- The records
+++++

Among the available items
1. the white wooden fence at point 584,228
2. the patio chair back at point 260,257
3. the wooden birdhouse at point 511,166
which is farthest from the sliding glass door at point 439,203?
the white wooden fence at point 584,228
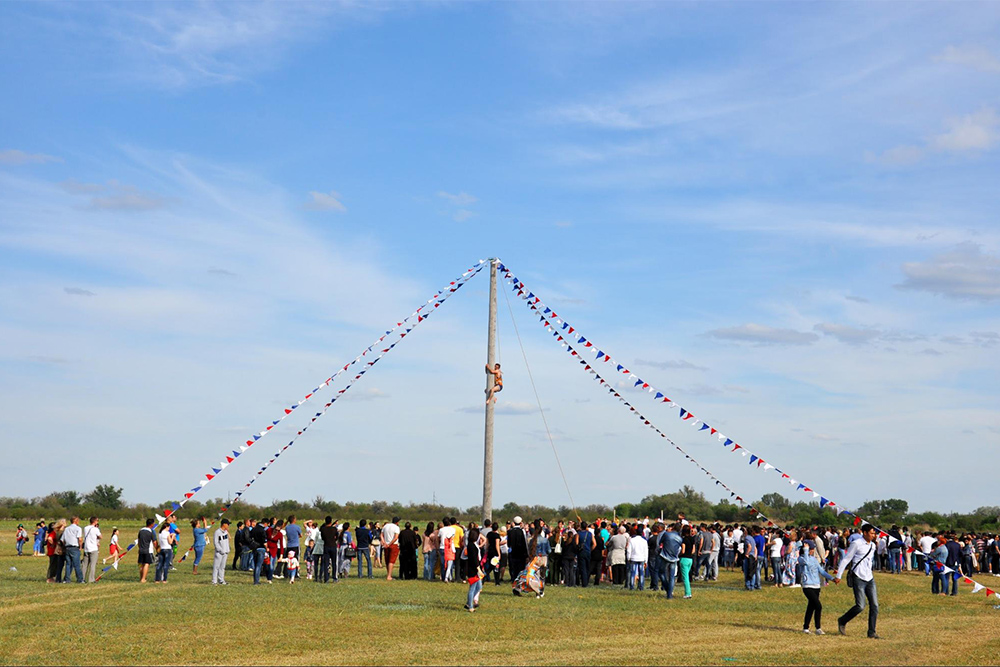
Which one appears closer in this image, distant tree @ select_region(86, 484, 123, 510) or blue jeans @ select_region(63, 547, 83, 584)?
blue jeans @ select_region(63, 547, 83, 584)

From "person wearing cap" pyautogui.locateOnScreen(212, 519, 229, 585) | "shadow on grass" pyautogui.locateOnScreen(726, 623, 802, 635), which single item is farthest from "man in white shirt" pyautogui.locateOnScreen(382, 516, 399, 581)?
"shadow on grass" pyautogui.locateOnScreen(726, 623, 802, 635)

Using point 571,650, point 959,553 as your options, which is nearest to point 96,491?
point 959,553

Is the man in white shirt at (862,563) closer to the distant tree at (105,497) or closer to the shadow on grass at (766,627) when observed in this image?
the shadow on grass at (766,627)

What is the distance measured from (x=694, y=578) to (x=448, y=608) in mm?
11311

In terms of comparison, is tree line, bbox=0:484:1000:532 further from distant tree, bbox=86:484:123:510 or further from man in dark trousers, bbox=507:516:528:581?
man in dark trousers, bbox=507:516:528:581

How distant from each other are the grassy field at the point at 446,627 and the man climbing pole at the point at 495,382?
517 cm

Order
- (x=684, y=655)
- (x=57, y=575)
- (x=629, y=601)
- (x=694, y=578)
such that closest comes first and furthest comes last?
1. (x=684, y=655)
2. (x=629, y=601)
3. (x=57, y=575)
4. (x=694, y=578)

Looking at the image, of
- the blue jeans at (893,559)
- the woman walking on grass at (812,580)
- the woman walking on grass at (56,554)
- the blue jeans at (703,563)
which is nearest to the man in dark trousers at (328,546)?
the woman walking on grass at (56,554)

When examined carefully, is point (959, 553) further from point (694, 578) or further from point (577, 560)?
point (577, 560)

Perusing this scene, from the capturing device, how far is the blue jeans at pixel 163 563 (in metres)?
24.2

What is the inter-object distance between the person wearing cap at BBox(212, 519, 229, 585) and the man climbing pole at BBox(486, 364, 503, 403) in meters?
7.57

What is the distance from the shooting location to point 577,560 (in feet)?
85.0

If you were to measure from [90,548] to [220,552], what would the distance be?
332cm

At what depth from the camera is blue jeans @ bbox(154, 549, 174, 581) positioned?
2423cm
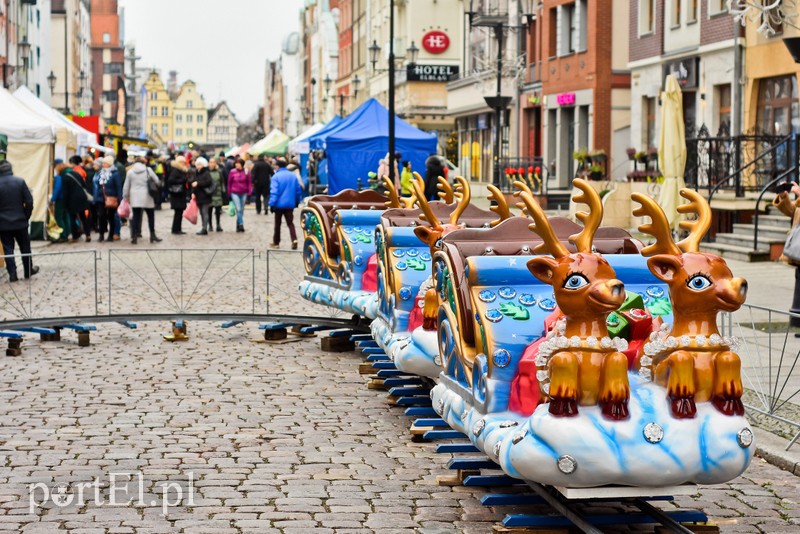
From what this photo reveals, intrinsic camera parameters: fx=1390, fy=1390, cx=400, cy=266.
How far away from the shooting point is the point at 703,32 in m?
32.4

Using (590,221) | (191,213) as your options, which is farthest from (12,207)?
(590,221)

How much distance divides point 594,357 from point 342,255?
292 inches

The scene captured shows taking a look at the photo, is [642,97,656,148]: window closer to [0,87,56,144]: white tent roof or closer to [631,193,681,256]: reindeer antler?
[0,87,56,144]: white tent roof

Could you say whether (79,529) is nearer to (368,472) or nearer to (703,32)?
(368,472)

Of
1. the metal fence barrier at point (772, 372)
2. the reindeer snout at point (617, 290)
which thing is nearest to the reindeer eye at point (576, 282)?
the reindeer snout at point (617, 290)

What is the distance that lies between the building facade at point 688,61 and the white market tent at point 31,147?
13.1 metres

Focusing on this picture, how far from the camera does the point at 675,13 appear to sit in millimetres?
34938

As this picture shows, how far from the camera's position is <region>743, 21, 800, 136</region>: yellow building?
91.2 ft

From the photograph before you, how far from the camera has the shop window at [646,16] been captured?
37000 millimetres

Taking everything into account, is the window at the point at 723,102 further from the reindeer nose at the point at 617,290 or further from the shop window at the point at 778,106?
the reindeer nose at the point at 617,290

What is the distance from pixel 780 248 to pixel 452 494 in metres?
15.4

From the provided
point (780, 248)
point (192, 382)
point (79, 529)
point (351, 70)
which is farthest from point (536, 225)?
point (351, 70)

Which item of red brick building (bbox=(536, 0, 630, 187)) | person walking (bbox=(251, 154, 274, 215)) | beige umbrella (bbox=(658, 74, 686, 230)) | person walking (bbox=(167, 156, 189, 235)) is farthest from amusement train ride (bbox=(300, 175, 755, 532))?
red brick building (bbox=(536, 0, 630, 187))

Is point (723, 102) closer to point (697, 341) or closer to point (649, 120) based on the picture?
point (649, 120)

+++++

- Exercise description
Could you convert every line of the listing above into a single numbered list, skipping blank lines and leaving out the pictures?

- Right answer
1. Among the available items
2. 1. the white wooden fence at point 584,228
3. 2. the patio chair back at point 260,257
4. 3. the wooden birdhouse at point 511,166
5. which is farthest from the sliding glass door at point 439,203?
6. the white wooden fence at point 584,228
7. Which one appears closer in this image, distant tree @ select_region(86, 484, 123, 510) or blue jeans @ select_region(63, 547, 83, 584)?
8. blue jeans @ select_region(63, 547, 83, 584)
9. From "person wearing cap" pyautogui.locateOnScreen(212, 519, 229, 585) | "shadow on grass" pyautogui.locateOnScreen(726, 623, 802, 635), which single item is farthest from "man in white shirt" pyautogui.locateOnScreen(382, 516, 399, 581)?
10. "shadow on grass" pyautogui.locateOnScreen(726, 623, 802, 635)
11. Using point 571,650, point 959,553 as your options, which is nearest to point 96,491?
12. point 959,553
13. Is the man in white shirt at (862,563) closer to the distant tree at (105,497) or closer to the shadow on grass at (766,627) when observed in this image?
14. the shadow on grass at (766,627)
15. What is the distance measured from (x=694, y=578) to (x=448, y=608) in mm?
16. 11311
17. In terms of comparison, is tree line, bbox=0:484:1000:532 further from distant tree, bbox=86:484:123:510 or further from man in dark trousers, bbox=507:516:528:581?
18. man in dark trousers, bbox=507:516:528:581
19. How distant from each other are the grassy field at the point at 446,627 and the man climbing pole at the point at 495,382?
20. 517 cm
21. Order
22. - (x=684, y=655)
23. - (x=57, y=575)
24. - (x=629, y=601)
25. - (x=694, y=578)
26. such that closest comes first and furthest comes last?
27. 1. (x=684, y=655)
28. 2. (x=629, y=601)
29. 3. (x=57, y=575)
30. 4. (x=694, y=578)
31. Looking at the image, of
32. - the blue jeans at (893,559)
33. - the woman walking on grass at (812,580)
34. - the woman walking on grass at (56,554)
35. - the blue jeans at (703,563)
36. which is nearest to the man in dark trousers at (328,546)?
37. the woman walking on grass at (56,554)
38. When examined carefully, is point (959, 553) further from point (694, 578) or further from point (577, 560)?
39. point (577, 560)
40. Perusing this scene, from the capturing device, how far is the blue jeans at pixel 163 563 (in metres)?
41. 24.2
42. What is the inter-object distance between the person wearing cap at BBox(212, 519, 229, 585) and the man climbing pole at BBox(486, 364, 503, 403) in meters?
43. 7.57
44. What is the distance from the shooting location to point 577,560 (in feet)?
45. 85.0
46. If you were to measure from [90,548] to [220,552], what would the distance be?
47. 332cm
48. At what depth from the camera is blue jeans @ bbox(154, 549, 174, 581) positioned?
49. 2423cm
50. From what this photo reveals, intrinsic camera parameters: fx=1390, fy=1390, cx=400, cy=266.
51. How far away from the shooting point is the point at 703,32 in m?
52. 32.4
53. Using (590,221) | (191,213) as your options, which is farthest from (12,207)?
54. (590,221)
55. How much distance divides point 594,357 from point 342,255?
56. 292 inches
57. The scene captured shows taking a look at the photo, is [642,97,656,148]: window closer to [0,87,56,144]: white tent roof or closer to [631,193,681,256]: reindeer antler?
58. [0,87,56,144]: white tent roof
59. Could you say whether (79,529) is nearer to (368,472) or nearer to (703,32)?
60. (368,472)
61. Of
62. 1. the metal fence barrier at point (772, 372)
63. 2. the reindeer snout at point (617, 290)
64. which thing is nearest to the reindeer eye at point (576, 282)?
65. the reindeer snout at point (617, 290)
66. What is the distance that lies between the building facade at point 688,61 and the white market tent at point 31,147?
67. 13.1 metres
68. Focusing on this picture, how far from the camera does the point at 675,13 appear to sit in millimetres?
69. 34938
70. As this picture shows, how far from the camera's position is <region>743, 21, 800, 136</region>: yellow building?
71. 91.2 ft
72. From the photograph before you, how far from the camera has the shop window at [646,16] been captured?
73. 37000 millimetres
74. Taking everything into account, is the window at the point at 723,102 further from the reindeer nose at the point at 617,290 or further from the shop window at the point at 778,106?
75. the reindeer nose at the point at 617,290
76. What is the distance from pixel 780 248 to pixel 452 494 in metres?
77. 15.4
78. From the provided
79. point (780, 248)
80. point (192, 382)
81. point (79, 529)
82. point (351, 70)
83. which is farthest from point (536, 225)?
84. point (351, 70)
85. Which item of red brick building (bbox=(536, 0, 630, 187)) | person walking (bbox=(251, 154, 274, 215)) | beige umbrella (bbox=(658, 74, 686, 230)) | person walking (bbox=(167, 156, 189, 235)) is farthest from amusement train ride (bbox=(300, 175, 755, 532))?
86. red brick building (bbox=(536, 0, 630, 187))
87. Is point (723, 102) closer to point (697, 341) or closer to point (649, 120) based on the picture?
88. point (649, 120)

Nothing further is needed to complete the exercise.